И Аброр Анварович записал Люду в первый класс. Девочка училась старательно, вечерами занимаясь с матерью и Салимой, вскоре догнав учеников. Учительница была ею довольна и часто хвалила Люду.
Шли дни, в Ташкент пришла весна, с цветением урюка, вишни и яблонь, в горах зацвёл миндаль. От Глеба письма приходили редко, но и они радовали Лиду и Семёна Матвеевича.
– Жив, – выдыхал старик, украдкой смахивая скупую слезу.
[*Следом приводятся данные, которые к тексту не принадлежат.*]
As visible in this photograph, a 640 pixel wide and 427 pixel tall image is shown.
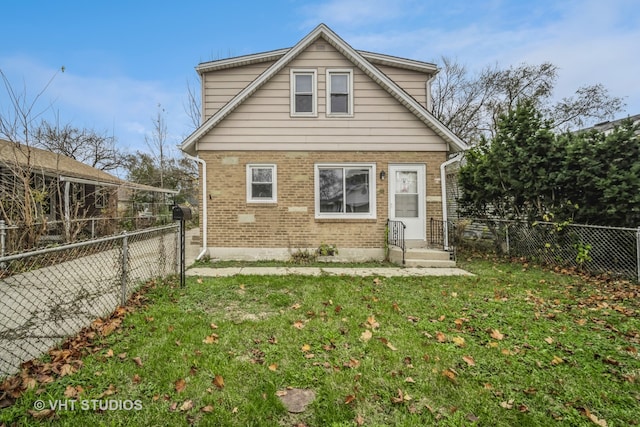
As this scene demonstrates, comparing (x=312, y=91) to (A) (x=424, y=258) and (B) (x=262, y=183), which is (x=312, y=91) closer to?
(B) (x=262, y=183)

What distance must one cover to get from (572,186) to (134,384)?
9.48 m

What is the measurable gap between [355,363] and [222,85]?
Answer: 9842mm

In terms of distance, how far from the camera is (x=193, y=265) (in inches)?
310

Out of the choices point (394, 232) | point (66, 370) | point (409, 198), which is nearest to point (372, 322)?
point (66, 370)

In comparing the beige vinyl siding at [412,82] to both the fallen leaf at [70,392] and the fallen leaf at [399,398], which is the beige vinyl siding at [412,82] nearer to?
the fallen leaf at [399,398]

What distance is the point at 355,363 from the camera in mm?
3041

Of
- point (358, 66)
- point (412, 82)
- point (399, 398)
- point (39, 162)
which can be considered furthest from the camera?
point (39, 162)

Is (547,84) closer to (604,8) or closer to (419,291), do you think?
(604,8)

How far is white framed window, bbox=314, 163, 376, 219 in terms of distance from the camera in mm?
8664

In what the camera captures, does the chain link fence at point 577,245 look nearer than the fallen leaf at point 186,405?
No

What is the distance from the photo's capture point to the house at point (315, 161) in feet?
28.0

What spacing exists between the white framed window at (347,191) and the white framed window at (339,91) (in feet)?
5.46

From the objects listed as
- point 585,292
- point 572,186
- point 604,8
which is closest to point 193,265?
point 585,292

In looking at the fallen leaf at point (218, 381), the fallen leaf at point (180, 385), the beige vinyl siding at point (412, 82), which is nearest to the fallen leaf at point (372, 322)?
the fallen leaf at point (218, 381)
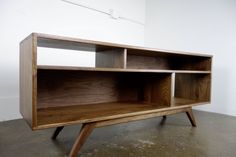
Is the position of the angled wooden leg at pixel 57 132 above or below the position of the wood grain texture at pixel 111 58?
below

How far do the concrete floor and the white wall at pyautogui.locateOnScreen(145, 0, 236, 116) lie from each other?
607mm

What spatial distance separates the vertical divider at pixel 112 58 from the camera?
1165 millimetres

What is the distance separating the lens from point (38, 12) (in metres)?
1.87

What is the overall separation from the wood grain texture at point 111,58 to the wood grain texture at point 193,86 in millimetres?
905

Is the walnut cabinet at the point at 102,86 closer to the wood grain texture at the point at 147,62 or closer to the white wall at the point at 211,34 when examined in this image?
the wood grain texture at the point at 147,62

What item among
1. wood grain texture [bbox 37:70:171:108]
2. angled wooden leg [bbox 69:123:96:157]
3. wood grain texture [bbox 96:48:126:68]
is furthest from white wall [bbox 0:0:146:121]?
angled wooden leg [bbox 69:123:96:157]

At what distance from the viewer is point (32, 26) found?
6.03 feet

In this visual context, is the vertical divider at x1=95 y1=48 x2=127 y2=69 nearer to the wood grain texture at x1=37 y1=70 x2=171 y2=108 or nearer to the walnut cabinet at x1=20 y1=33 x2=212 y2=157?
the walnut cabinet at x1=20 y1=33 x2=212 y2=157

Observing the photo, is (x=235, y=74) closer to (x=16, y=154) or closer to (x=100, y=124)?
(x=100, y=124)

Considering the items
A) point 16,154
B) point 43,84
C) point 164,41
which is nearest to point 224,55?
point 164,41

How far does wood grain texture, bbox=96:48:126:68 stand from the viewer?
1174 mm

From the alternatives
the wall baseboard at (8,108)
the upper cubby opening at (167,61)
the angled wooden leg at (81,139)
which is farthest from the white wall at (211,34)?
the wall baseboard at (8,108)

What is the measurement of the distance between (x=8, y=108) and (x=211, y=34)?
7.77ft

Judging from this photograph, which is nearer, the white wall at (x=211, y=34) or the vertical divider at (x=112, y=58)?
the vertical divider at (x=112, y=58)
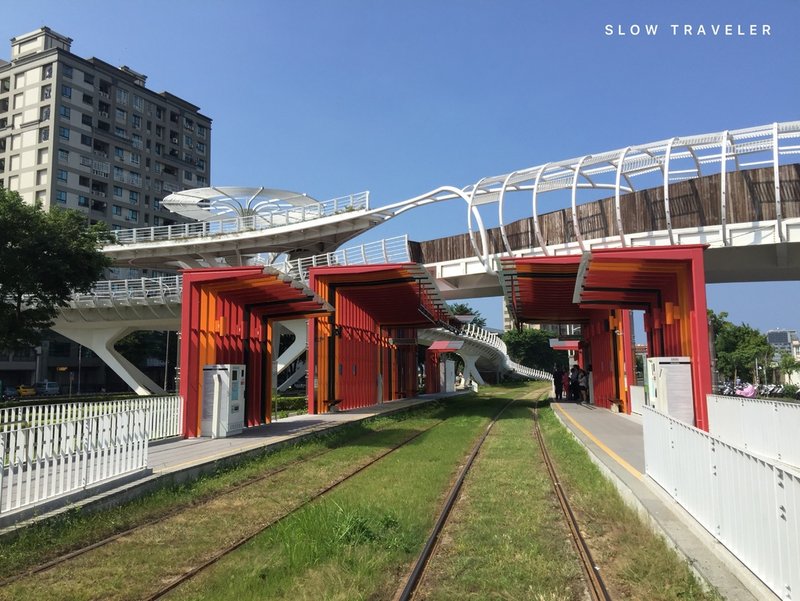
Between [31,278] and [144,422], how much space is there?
24.2 metres

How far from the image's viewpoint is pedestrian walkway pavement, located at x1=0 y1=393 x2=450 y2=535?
7.49m

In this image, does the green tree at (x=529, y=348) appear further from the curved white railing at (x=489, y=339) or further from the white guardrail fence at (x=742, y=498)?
the white guardrail fence at (x=742, y=498)

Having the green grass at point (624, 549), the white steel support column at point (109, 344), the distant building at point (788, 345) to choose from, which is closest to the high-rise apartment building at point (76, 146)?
the white steel support column at point (109, 344)

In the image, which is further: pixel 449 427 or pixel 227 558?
pixel 449 427

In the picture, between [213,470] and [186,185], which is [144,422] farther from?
[186,185]

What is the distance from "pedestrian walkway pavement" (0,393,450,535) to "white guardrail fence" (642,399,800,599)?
7.02 meters

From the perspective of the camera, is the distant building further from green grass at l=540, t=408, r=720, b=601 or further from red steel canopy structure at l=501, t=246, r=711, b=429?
green grass at l=540, t=408, r=720, b=601

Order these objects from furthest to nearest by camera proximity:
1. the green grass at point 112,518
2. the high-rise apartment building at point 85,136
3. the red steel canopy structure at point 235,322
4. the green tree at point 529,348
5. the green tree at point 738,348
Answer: the green tree at point 529,348 < the high-rise apartment building at point 85,136 < the green tree at point 738,348 < the red steel canopy structure at point 235,322 < the green grass at point 112,518

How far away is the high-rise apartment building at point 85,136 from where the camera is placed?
68.8 m

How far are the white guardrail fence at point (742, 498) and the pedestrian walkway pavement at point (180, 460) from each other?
7.02 m

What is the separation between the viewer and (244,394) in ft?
54.5

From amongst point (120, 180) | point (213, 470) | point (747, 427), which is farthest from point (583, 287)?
point (120, 180)

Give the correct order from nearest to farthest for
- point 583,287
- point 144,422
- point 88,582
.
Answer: point 88,582 → point 144,422 → point 583,287

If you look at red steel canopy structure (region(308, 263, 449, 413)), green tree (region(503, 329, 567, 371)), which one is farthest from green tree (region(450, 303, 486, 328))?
→ red steel canopy structure (region(308, 263, 449, 413))
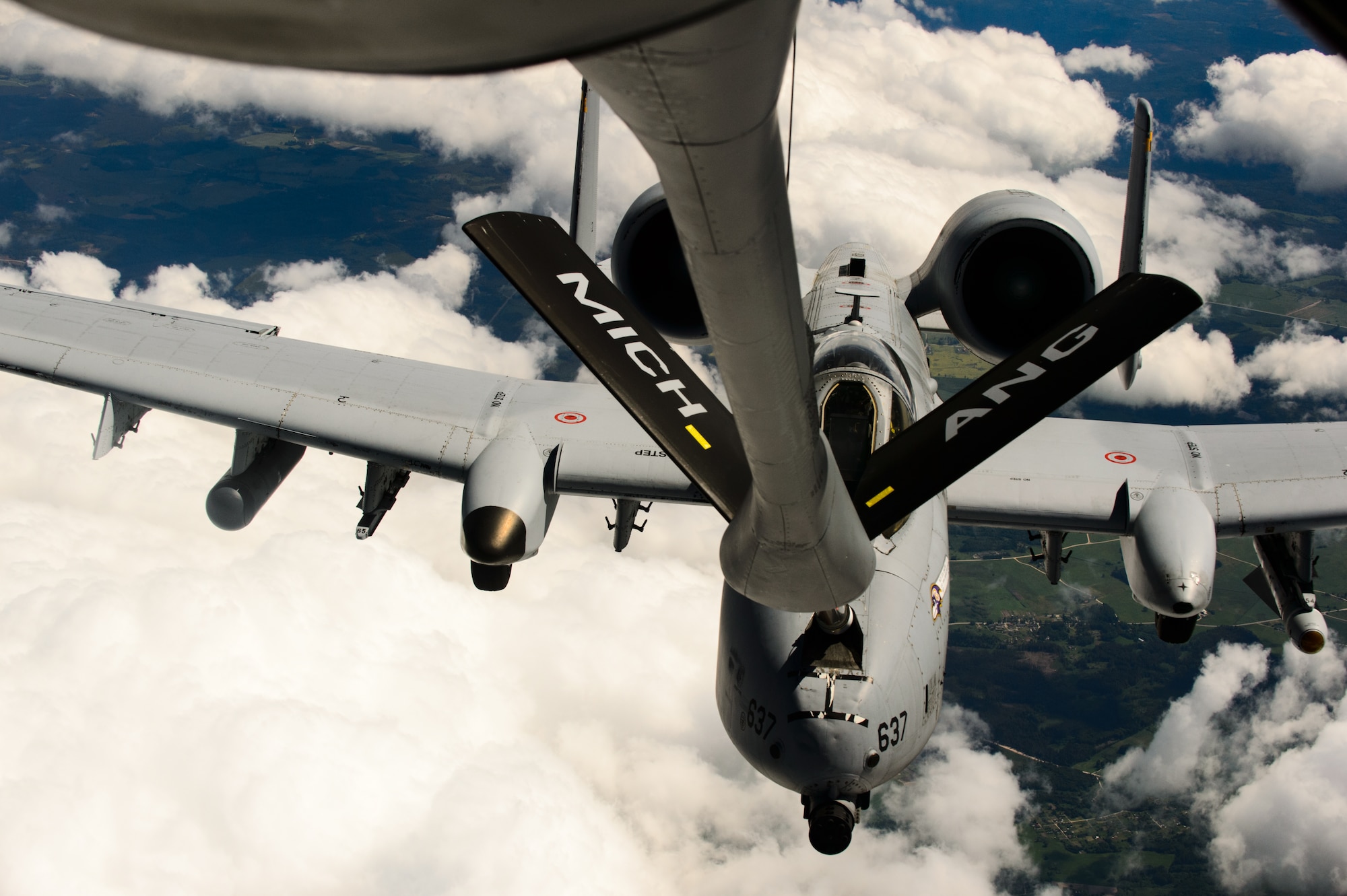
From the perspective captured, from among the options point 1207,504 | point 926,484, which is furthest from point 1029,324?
point 926,484

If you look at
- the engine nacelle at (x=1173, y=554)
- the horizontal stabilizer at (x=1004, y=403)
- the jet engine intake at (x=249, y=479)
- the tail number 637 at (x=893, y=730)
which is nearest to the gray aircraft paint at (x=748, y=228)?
the horizontal stabilizer at (x=1004, y=403)

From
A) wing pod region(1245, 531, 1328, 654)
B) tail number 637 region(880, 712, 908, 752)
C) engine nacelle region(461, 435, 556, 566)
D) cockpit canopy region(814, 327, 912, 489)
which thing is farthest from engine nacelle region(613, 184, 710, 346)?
wing pod region(1245, 531, 1328, 654)

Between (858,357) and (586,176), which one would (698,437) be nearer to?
(858,357)

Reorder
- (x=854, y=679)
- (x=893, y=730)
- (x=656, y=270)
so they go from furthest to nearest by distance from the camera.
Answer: (x=656, y=270) < (x=893, y=730) < (x=854, y=679)

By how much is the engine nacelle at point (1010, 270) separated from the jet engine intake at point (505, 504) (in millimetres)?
6089

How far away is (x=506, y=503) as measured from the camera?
1060 cm

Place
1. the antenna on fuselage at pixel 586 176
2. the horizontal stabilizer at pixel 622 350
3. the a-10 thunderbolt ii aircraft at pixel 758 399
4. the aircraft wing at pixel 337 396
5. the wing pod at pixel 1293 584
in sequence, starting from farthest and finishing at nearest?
the antenna on fuselage at pixel 586 176, the aircraft wing at pixel 337 396, the wing pod at pixel 1293 584, the horizontal stabilizer at pixel 622 350, the a-10 thunderbolt ii aircraft at pixel 758 399

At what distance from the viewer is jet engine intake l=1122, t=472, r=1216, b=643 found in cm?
965

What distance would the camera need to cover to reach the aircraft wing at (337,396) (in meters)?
11.7

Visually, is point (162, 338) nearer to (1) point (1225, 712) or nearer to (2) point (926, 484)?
(2) point (926, 484)

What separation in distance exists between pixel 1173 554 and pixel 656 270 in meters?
7.40

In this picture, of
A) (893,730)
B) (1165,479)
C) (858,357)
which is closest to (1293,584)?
(1165,479)

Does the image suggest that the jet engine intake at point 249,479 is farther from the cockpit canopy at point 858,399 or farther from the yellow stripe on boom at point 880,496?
the yellow stripe on boom at point 880,496

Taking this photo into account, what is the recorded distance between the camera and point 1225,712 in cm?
13312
Лида непременно целовала листочек, с корявым, мелким почерком мужа, ведь он прикасался к этому листу и плакала.
Все летние каникулы, дети игрались с соседскими ребятишками, с которыми Люда очень быстро подружилась.
Так прошёл ещё один год. Акбар перешёл в пятый класс, Малика и Люда в третий. Летние каникулы, дети беззаботны во все времена. Им нет дела до войны и до слёз взрослых.
Лето сорок третьего года. Однажды, воскресным, солнечным днём, во двор прибежал соседский мальчишка, подросток, лет двенадцати, с радостными криками.
– Матлюба опа! Матлюба опа! Фахритдин акя! Ваш сын идёт!
Матлюба, от волнения сев на тапчан, не могла подняться, женщина не могла поверить в такую радостную весть. Фахритдин акя, услышав крики, вышел за деревянную калитку и увидел сына, в гимнастёрке и пилотке, с вещевым мешком за спиной. Широко улыбаясь, он быстрыми шагами шёл к дому. Игравшие во дворе дети, притихли в ожидании. Наконец, Матлюба, пересилив себя, поднялась и пошла навстречу сыну.
Фахритдин акя уже крепко обнимал Бахрома, прижимая к груди.
– Бахром… сынок… живой! Ты вернулся… вернулся… – бормотал мужчина.
– Бахром! Сынок! Радость какая! Ты дома, родной! – в свою очередь обнимая сына, почти кричала Матлюба.
Лида, стоя в стороне, улыбаясь, вытирала слёзы. Из дома выбежала Салима и бросилась к мужу. Стеснения не было, хотя раньше, она никогда бы не позволила себе обнять мужа перед его родителями. А они стояли и улыбались, глядя на них.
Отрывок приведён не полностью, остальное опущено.